SRFERGU@ERENJ.BITNET (Scott Ferguson) (12/14/89)
Here's a good one you can get a chuckle out of (or not): A company called Mercury Computer Systems makes plug-in boards for computer systems. The boards are based on Weitek floating-point chips, and have their own C and Fortran compilers. They run at something like 20 MFLOPS, and plug into an AT-bus. About two years ago, we bought one of these boards for heavy image corrections and it worked real well. With 10 MBytes of RAM on the board, it cost about $10,000. I've been griping about 3rd-parties not upgrading to SR10 to the ozone for a while, and I decided it was about time to really start getting on their case about it. Mercury, saying they've only got 5-10 Apollo-using customers, and isn't going to bother re-doing their software for SR10. So, I can either throw out the board and go to sr10, or stay at 9.7 for the rest of my days or until I replace all my Apollos with some other brand. Anyhow, I was just wondering: Is there some kind of unwritten legal obligation for a vendor to provide usability for a period of time? This board has only been here for less than two years, and that's not a sufficient product cycle in my book. Maybe we jost got hosed, I wasn't here when we bought the thing, but I'm tired of telling myself that "that would work if I had sr10 up", and now my system is doomed to stagnation. I wouldn't mind being able to legally force the company to upgrade. Thanks for listening to my weeps, and I'll take offers on a Mercury MC32 array processor from anyone interested (I've got a nice bridge in Brooklyn, cheap, too!) Scott Ferguson Exxon Research & Engineering Annandale, NJ 08801 (201) 730-2339
rtp1@tank.uchicago.edu (raymond thomas pierrehumbert) (12/15/89)
for Macs and Suns) is only for very special circumstances (multiply and accumulate). The typical speed is more like 2-3 megaflops. I thought about buying a Mercury board, but decided against it for more or less the reasons that eventually caught up with you. By way of comparison, a processor for the DN10000 does 28 megaflops on dotproduct (single precision), 6-7 megaflops on a broad range of code, and costs about $13000 to universities. The extra cost is worth the support. The real killer in the cost of adding a processor is the memory cost, as you really ought to add about 16MB for each new processor. This doubles the cost. Anybody know of any cheap third-party memory for the DN10000?
rtp1@tank.uchicago.edu (raymond thomas pierrehumbert) (12/15/89)
Sorry, somehow my posting got messed up. Here is the correct full text of the posting: Actually that 20megaflops you quote for the Mercury board (also available for Macs and Suns) is only for very special circumstances (multiply and accumulate). The typical speed is more like 2-3 megaflops. I thought about buying a Mercury board, but decided against it for more or less the reasons that eventually caught up with you.

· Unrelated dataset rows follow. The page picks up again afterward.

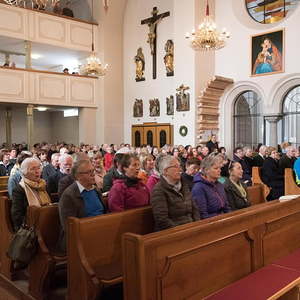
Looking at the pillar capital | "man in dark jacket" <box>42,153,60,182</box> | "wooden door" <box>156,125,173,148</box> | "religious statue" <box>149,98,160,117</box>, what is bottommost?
"man in dark jacket" <box>42,153,60,182</box>

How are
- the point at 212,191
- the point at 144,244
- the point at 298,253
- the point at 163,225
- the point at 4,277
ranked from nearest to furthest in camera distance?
the point at 144,244, the point at 163,225, the point at 298,253, the point at 212,191, the point at 4,277

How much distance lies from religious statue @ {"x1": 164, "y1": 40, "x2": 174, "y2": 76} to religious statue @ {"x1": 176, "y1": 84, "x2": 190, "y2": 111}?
4.54 feet

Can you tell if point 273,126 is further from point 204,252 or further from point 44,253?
point 204,252

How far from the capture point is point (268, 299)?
224cm

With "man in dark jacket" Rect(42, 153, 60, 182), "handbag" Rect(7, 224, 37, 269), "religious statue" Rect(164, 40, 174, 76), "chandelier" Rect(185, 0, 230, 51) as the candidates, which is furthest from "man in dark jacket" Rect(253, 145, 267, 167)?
"religious statue" Rect(164, 40, 174, 76)

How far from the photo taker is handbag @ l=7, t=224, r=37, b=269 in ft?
10.5

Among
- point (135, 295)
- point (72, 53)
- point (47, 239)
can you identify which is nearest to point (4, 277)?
point (47, 239)

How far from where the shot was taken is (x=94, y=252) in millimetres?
2883

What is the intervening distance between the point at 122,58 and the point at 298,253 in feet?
45.7

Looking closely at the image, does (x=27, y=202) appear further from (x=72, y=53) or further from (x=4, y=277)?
(x=72, y=53)

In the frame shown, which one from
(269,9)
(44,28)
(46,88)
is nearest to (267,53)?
(269,9)

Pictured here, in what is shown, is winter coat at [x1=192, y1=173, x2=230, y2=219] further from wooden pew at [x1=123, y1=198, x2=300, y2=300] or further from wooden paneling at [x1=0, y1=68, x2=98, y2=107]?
wooden paneling at [x1=0, y1=68, x2=98, y2=107]

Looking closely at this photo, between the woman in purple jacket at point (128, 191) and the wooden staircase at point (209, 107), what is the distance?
9.28 meters

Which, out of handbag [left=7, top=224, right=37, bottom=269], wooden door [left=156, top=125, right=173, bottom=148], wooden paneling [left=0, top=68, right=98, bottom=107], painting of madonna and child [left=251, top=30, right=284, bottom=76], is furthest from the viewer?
wooden door [left=156, top=125, right=173, bottom=148]
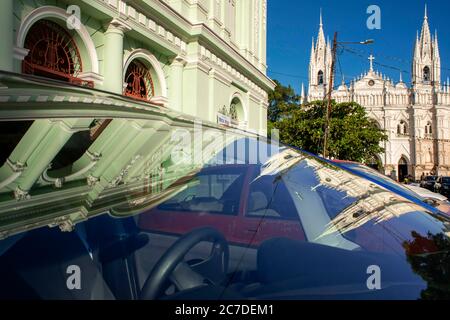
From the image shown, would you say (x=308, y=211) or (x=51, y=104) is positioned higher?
(x=51, y=104)

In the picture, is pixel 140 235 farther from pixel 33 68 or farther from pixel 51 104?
pixel 33 68

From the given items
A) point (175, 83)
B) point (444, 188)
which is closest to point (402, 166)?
point (444, 188)

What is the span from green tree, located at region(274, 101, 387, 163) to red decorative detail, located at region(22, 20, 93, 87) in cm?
1900

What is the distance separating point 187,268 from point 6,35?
4709 millimetres

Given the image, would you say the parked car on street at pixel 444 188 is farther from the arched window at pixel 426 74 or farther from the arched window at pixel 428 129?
the arched window at pixel 426 74

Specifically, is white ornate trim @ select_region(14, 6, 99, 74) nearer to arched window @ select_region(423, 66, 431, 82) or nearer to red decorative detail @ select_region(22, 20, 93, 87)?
red decorative detail @ select_region(22, 20, 93, 87)

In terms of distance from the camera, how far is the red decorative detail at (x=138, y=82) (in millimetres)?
6996

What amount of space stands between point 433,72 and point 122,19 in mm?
59762

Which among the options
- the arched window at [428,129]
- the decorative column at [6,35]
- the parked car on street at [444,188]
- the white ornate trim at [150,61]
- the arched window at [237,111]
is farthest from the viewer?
the arched window at [428,129]

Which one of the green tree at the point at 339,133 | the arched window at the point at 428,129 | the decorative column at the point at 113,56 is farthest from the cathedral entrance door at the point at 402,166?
the decorative column at the point at 113,56

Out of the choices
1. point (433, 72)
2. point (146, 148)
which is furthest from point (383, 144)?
point (146, 148)

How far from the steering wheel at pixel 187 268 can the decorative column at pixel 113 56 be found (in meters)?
5.44

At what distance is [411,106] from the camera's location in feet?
169

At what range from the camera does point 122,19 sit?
6.10m
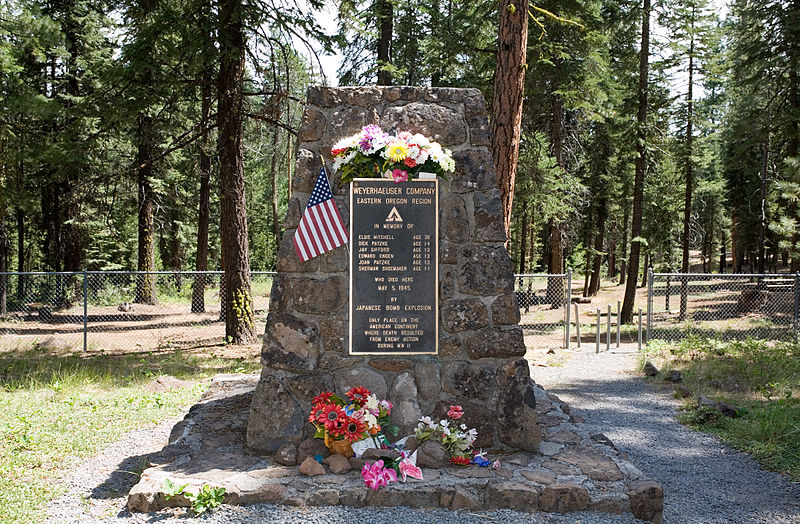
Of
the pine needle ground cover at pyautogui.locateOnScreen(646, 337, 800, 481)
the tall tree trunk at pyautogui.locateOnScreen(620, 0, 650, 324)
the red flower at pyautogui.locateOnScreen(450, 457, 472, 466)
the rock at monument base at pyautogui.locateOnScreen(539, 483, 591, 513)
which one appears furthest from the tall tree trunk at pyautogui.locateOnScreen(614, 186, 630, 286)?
the rock at monument base at pyautogui.locateOnScreen(539, 483, 591, 513)

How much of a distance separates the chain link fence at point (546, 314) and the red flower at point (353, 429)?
6.22 metres

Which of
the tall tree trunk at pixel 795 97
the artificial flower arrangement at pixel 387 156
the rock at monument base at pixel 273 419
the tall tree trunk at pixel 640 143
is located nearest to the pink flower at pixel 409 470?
the rock at monument base at pixel 273 419

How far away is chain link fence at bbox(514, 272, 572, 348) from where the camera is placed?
11905mm

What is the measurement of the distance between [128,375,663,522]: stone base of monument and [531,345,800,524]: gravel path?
20.1 inches

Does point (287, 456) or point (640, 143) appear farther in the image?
point (640, 143)

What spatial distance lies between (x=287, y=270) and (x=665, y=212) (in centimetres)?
2430

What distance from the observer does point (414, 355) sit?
14.8ft

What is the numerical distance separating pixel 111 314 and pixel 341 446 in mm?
13151

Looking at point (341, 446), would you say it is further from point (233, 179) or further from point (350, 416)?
point (233, 179)

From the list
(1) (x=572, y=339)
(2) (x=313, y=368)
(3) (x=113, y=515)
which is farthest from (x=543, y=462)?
(1) (x=572, y=339)

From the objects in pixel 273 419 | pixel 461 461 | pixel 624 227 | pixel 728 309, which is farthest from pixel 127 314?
pixel 624 227

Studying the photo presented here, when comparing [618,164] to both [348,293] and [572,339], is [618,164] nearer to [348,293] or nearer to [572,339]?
[572,339]

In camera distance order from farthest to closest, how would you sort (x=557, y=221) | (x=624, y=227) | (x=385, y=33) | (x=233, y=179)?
(x=624, y=227)
(x=557, y=221)
(x=385, y=33)
(x=233, y=179)

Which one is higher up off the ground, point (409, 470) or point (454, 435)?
point (454, 435)
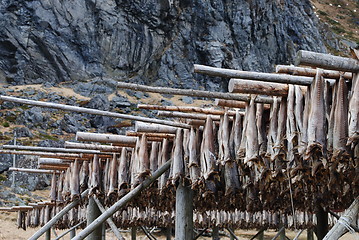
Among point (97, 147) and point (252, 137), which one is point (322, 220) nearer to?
point (97, 147)

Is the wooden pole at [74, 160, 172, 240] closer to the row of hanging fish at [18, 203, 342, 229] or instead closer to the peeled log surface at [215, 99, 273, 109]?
the peeled log surface at [215, 99, 273, 109]

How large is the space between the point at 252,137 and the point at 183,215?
206 centimetres

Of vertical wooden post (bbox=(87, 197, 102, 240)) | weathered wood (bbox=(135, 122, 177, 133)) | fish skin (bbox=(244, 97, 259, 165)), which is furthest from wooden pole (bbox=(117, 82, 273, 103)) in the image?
vertical wooden post (bbox=(87, 197, 102, 240))

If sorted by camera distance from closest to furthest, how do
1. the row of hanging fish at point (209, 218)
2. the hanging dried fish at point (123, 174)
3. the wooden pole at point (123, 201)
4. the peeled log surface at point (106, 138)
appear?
the wooden pole at point (123, 201) → the peeled log surface at point (106, 138) → the hanging dried fish at point (123, 174) → the row of hanging fish at point (209, 218)

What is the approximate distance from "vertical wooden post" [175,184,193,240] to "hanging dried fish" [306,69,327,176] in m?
2.61

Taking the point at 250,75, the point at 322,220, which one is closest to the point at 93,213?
the point at 322,220

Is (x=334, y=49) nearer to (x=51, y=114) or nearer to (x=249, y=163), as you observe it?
(x=51, y=114)

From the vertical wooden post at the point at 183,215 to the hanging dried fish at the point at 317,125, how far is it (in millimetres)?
2614

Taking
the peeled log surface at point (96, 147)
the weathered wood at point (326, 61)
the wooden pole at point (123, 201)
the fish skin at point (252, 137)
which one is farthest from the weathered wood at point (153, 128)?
the weathered wood at point (326, 61)

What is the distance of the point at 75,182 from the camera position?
8.84 meters

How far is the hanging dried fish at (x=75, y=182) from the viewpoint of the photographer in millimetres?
8734

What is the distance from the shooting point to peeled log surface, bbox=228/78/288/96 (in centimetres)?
420

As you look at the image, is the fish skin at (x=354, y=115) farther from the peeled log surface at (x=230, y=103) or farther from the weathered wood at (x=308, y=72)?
the peeled log surface at (x=230, y=103)

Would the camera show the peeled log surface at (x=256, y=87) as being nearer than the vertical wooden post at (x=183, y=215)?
Yes
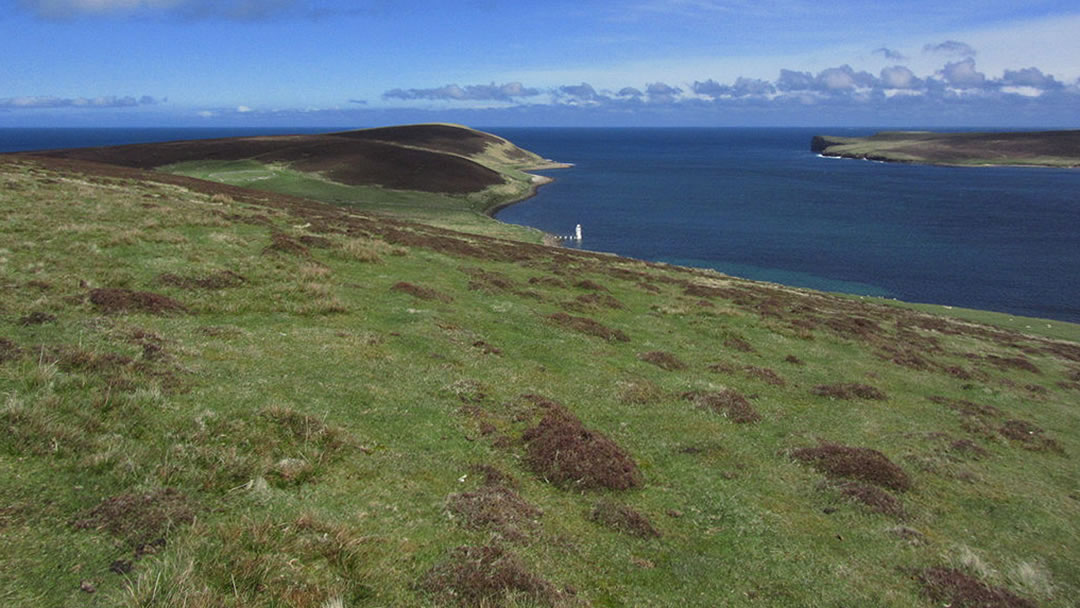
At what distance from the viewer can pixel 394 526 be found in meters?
11.8

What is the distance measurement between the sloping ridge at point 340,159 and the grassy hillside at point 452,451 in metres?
91.2

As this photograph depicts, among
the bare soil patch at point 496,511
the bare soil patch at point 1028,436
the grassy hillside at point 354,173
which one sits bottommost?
the bare soil patch at point 1028,436

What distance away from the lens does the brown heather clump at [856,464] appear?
18422 mm

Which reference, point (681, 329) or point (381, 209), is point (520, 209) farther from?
point (681, 329)

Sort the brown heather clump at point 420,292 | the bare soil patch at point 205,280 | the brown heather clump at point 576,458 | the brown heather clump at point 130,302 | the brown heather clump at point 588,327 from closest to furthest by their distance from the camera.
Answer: the brown heather clump at point 576,458, the brown heather clump at point 130,302, the bare soil patch at point 205,280, the brown heather clump at point 588,327, the brown heather clump at point 420,292

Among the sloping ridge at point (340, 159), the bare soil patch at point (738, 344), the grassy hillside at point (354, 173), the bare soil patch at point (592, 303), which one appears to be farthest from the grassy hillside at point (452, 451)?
the sloping ridge at point (340, 159)

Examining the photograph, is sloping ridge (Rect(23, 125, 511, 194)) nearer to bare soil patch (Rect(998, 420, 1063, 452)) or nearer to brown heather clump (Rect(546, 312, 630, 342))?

By way of comparison, a processor for the DN10000 does 28 megaflops on dotproduct (single precision), 6-7 megaflops on a broad range of code, and costs about $13000 to universities. The extra cost is worth the support. The real killer in the cost of adding a processor is the memory cost, as you really ought to add about 16MB for each new processor. This doubles the cost. Anybody know of any cheap third-party memory for the DN10000?